--- START ---
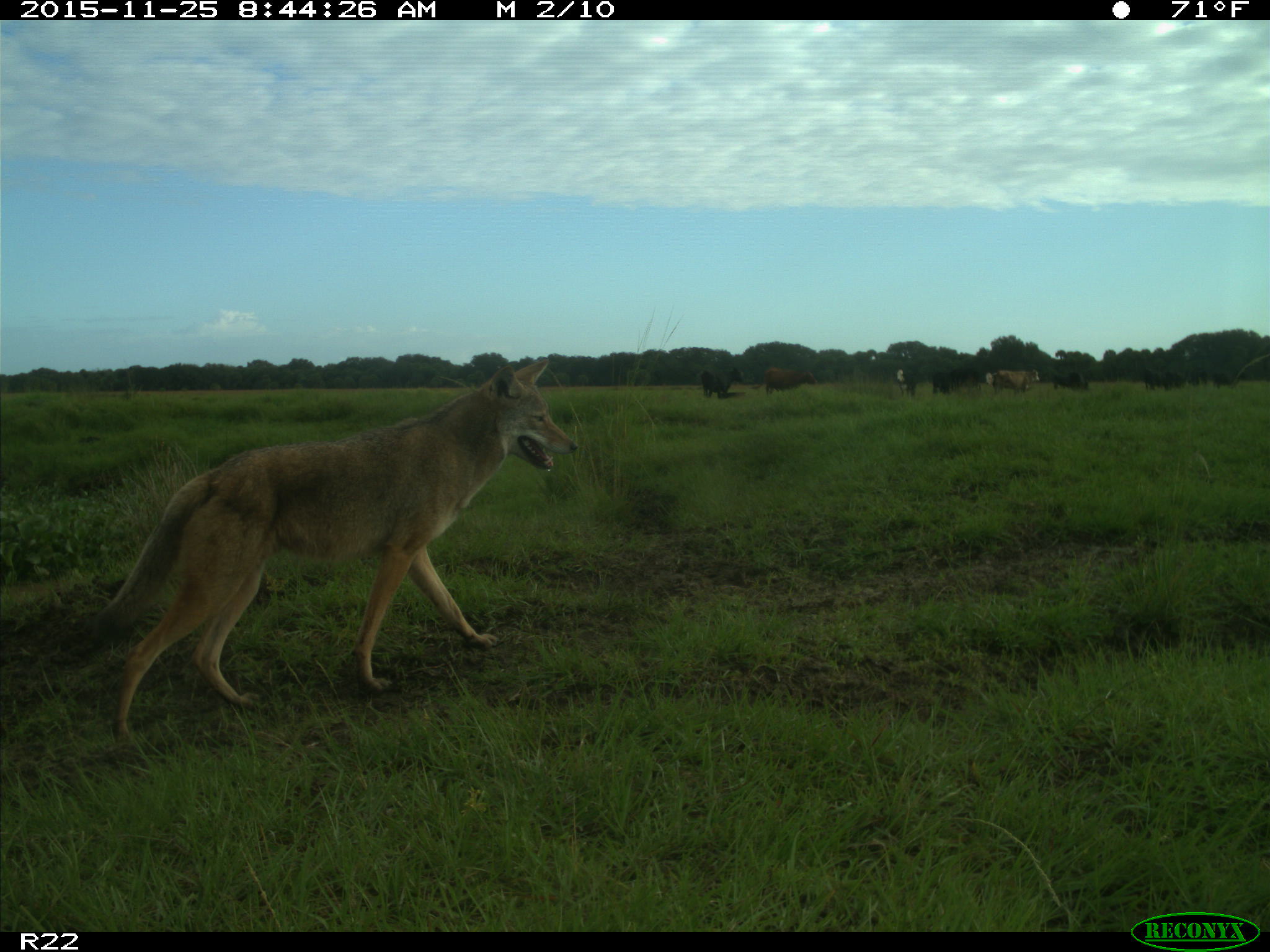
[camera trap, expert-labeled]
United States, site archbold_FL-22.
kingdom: Animalia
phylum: Chordata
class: Mammalia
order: Artiodactyla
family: Bovidae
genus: Bos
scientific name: Bos taurus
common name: domestic cow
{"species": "Bos taurus (domestic cow)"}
--- END ---
> _Work instructions_
Restate the entries above word for word, and keep the pictures out.

> _Task response_
[camera trap, expert-labeled]
United States, site archbold_FL-22.
kingdom: Animalia
phylum: Chordata
class: Mammalia
order: Artiodactyla
family: Bovidae
genus: Bos
scientific name: Bos taurus
common name: domestic cow
{"species": "Bos taurus (domestic cow)"}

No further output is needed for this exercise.